Naturalmente, il problema è tanto più grave quando più ampie sono le distanze tra i gradini. Se Lucio resta dietro Paolo ma i loro ‘gradini’ sono vicini è certo meno grave del caso opposto in cui i gradini sono distanti e magari la distanza tende anche ad ampliarsi nel tempo. Ora in Italia il caso che si configura è quello più grave e questa sembra, peraltro, essere una regolarità: i paesi nei quali la disuguaglianza si trasmette più facilmente da una generazione all’altra sono anche i paesi nei quali la disuguaglianza è più elevata. E il fenomeno è reso ancora più preoccupante dal fatto che spesso, in Italia, Lucio e quelli come lui (ma non Paolo e quelli come lui) perdono, in buon numero, terreno rispetto ai propri genitori.
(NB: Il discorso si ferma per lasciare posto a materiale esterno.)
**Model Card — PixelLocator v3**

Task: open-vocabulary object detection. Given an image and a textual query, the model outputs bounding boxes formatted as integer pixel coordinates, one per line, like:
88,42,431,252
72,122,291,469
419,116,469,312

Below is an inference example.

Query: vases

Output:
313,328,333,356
La disuguaglianza in una società immobile ha significati e conseguenze rilevantissimi che non dovrebbero essere sottovalutati. La disuguaglianza permanente – nel corso della vita e fra generazioni successive – è un male diverso dalla disuguaglianza temporanea, e ciò vale anche per la povertà. Le ragioni per contrastarla appaiono anche più forti di quelle che possono opporsi alla disuguaglianza come tale. E gli strumenti per farlo hanno una loro specificità. Richiedono di guardare ai meccanismi, oltre quelli dei lasciti ereditari patrimoniali, che permettono a una generazione di trasmettere vantaggi e svantaggi non meritocratici alla generazione successiva.

In breve occorre rendere il più possibile i destini individuali indipendenti dalla culla in cui si è nati, rispetto alla quale non si può vantare il merito (o il demerito) di averla scelta.